Playing the part: Choristers Lisa Cooper, Benjamin Rasheed and Sharon Olde. Photo: Dallas Kilponen
For performers who like variety in their work, there’s nothing quite like a job in the Opera Australia chorus. In a typical year – 10 operas – a chorister may be required to play multiple roles, sing in three or more languages, dance, fight, die and perform simulated sex acts.
”It’s like being on a merry-go-round you can’t jump off,” Sharon Olde says. ”Before one opera is finished you’re preparing the next, you’re learning the music, or rehearsing the steps.”
Olde has been a member of the Opera Australia chorus for more than five years. This season she is performing in Tosca, Don Pasquale, La Traviata and Albert Herring. ”And I’m learning the Ring!” she says, laughing. ”But I will get a holiday in September.” For some singers, Olde explains, the chorus is a stepping-stone, a way to accumulate experience and develop one’s voice and acting skills with an eye on becoming a soloist. For others, it’s a job for life.

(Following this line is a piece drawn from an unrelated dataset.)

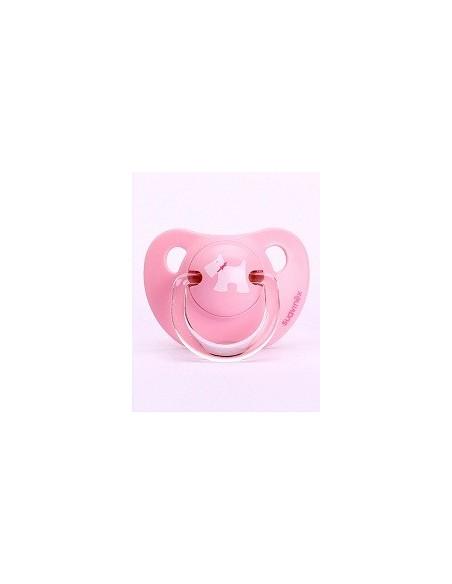 Suavinex Chupete Scottish Anatomico Latex 0-6 meses Rosa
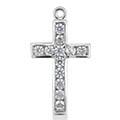 0.36 Carat Channel-Set Diamond Cross Pendant, 14K White Gold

Lisa Cooper is in her ninth year in the chorus and has done her fair share of what she calls ”the three P’s: prostitutes, princesses and peasants. But it’s not the same every night; it’s not like music theatre. I can be a zombie on Tuesday and a housekeeper on Thursday. I was a pole dancer once in La Boheme.”
”And I was a lesbian,” Olde chimes in. ”La Boheme seemed very grown-up because often what we do is a bit twee. We get to be giggling bridesmaids a lot.”
The men have it a little better, says Ben Rasheed, who has sung with the chorus for two years. ”Some composers wrote more for the men than the women. In the Ring Cycle, for example, there are two huge men’s choruses and the women get 16 bars.”
One of his favourite operas this year was Opera Australia’s startling new production of Verdi’s A Masked Ball, in the Sydney Festival. ”We were all gassed at the end, that was great,” he says.
Cooper adds that some nights, choristers made farting noises while everyone died. ”That was very mature,” she says, laughing.
Rasheed, Olde and Cooper are now rehearsing their roles in Opera Australia’s Don Pasquale. Rasheed plays a number of characters, including a gardener and the notary who marries the elderly bachelor Pasquale to the young widow Norina. Olde plays an interior designer hired to update the look of Don Pasquale’s mansion. Cooper is one of the maids.
”I like this one because we all have different personalities and roles in the household,” Olde says. ”Often, the chorus is a mass of people, so this is a bit of fun for us.” The fun extends to backstage, too, she says.
So what do choristers do between stage appearances? ”It’s all quite conservative,” says Rasheed, who adds that in the old days, choristers were allowed to drink and smoke in the green room. ”There’s the famous story of Dame Joan [Sutherland] coming out of her dressing room and telling people in the chorus off.”
In these enlightened, OH&S-conscious times, Rasheed wiles away his backstage time learning scores for upcoming shows, reading or playing cards. Olde runs a skincare business from her laptop.
”I knit or crochet,” Cooper says. ”There’s a bit of a craft corner in the chorus.”
Nothing distracts from their shared love of music, however. ”We are a true ensemble,” Olde says. ”It’s not about just making your own sound. It’s about being with the people around you. When we make beautiful music together, I still get chills up my spine.”
”It doesn’t matter what sort of day you’re having,” Rasheed says. ”When you walk in and hear that orchestra, nothing else matters. The chorus might not be a lifetime for me, it could be a phase, but right now, I’m really fulfilled by it.”